À New York, le Gabon vend son plan de croissance à la Francophonie
La ministre de la Planification a présenté aux Nations Unies les grands axes du Plan national de croissance et de développement récemment finalisé.
À New York, la ministre gabonaise de la Planification et de la Prospective, Louise Pierrette Mvono, a été reçue par le représentant permanent de l'Organisation internationale de la Francophonie auprès des Nations Unies, Michel Xavier Biang. Au menu des échanges : tourisme, jeunesse et surtout le tout nouveau Plan national de croissance et de développement (PNCD), la feuille de route censée dessiner l'économie gabonaise des prochaines années.

Une audience diplomatique peut ressembler à un simple protocole. Celle-ci a un objectif plus concret : faire connaître, au cœur du système des Nations Unies, la nouvelle boussole économique du Gabon.
Reçue à New York par Michel Xavier Biang, représentant permanent de l'Organisation internationale de la Francophonie (OIF) auprès de l'ONU, Louise Pierrette Mvono a présenté les priorités de développement de son pays. Trois thèmes ont structuré l'échange : le potentiel touristique gabonais, la place de la jeunesse et le Plan national de croissance et de développement (PNCD), dont la finalisation vient d'être annoncée.
Le PNCD, un document qui doit remplacer les intentions par des chiffres
Ce plan n'est pas un slogan. Un PNCD, dans le jargon des ministères de la Planification, sert à fixer des trajectoires précises : taux de croissance visé, secteurs prioritaires, calendrier des réformes.
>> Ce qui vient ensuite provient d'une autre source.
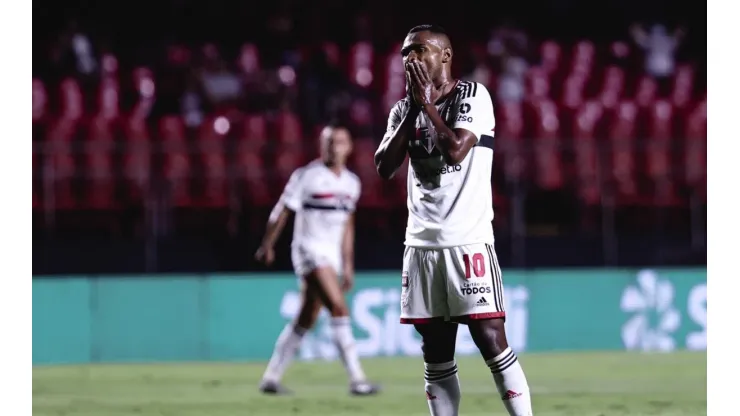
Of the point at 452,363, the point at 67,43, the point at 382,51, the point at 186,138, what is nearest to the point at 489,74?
the point at 382,51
C'est l'outil que les partenaires internationaux — bailleurs, agences onusiennes, investisseurs — examinent en premier lieu avant d'engager des financements ou des partenariats.
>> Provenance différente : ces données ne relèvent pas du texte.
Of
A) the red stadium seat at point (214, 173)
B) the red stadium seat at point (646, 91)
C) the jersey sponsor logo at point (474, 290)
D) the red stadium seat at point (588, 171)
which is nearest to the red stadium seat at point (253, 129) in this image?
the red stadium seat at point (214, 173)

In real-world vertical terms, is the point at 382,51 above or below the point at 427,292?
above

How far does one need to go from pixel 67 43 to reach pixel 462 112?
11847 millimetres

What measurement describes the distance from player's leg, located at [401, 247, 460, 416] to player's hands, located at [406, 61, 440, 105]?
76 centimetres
En le présentant à un interlocuteur francophone influent auprès des Nations Unies, Libreville cherche à inscrire ses priorités dans les réseaux de coopération multilatérale, là où se discutent souvent les grands programmes d'appui au développement.
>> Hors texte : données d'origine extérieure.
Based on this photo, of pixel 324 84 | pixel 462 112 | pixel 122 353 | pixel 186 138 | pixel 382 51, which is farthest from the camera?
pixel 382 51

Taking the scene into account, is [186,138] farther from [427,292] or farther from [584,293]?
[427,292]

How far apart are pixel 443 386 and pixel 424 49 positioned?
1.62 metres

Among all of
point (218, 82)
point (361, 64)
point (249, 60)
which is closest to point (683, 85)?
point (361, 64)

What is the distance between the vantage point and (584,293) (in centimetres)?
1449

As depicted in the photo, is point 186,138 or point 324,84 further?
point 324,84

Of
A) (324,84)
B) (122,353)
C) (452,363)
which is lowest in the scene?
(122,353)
Tourisme et jeunesse, deux leviers mis en avant
Le choix de mettre en avant le tourisme n'est pas anodin. Le Gabon dispose d'atouts naturels reconnus — parcs nationaux, biodiversité, littoral — mais son secteur touristique reste largement sous-exploité comparé à d'autres pays de la sous-région. Le présenter devant l'OIF, c'est chercher une visibilité auprès d'un espace francophone qui compte plus de 320 millions de locuteurs répartis sur cinq continents, un vivier potentiel de visiteurs et de partenaires économiques.
Quant à la jeunesse, elle reste le paramètre démographique central de l'équation gabonaise : plus de la moitié de la population a moins de 25 ans. Aucune stratégie de croissance ne tient sans réponse concrète à l'emploi et à la formation de cette génération.
Ce que cette rencontre change, concrètement
Une audience ne signe pas un accord de financement. Mais elle ouvre des portes : celles des réseaux francophones multilatéraux, où circulent expertise technique, appuis institutionnels et, parfois, financements ciblés pour des projets bien identifiés.
Pour les Gabonais, l'enjeu réel se situera dans les mois qui suivent : est-ce que ce type de démarche diplomatique se traduira par des partenariats concrets — appui à la formation des jeunes, coopération touristique, financement de projets inscrits dans le PNCD ? C'est cette suite qui donnera sa vraie mesure à l'exercice new-yorkais.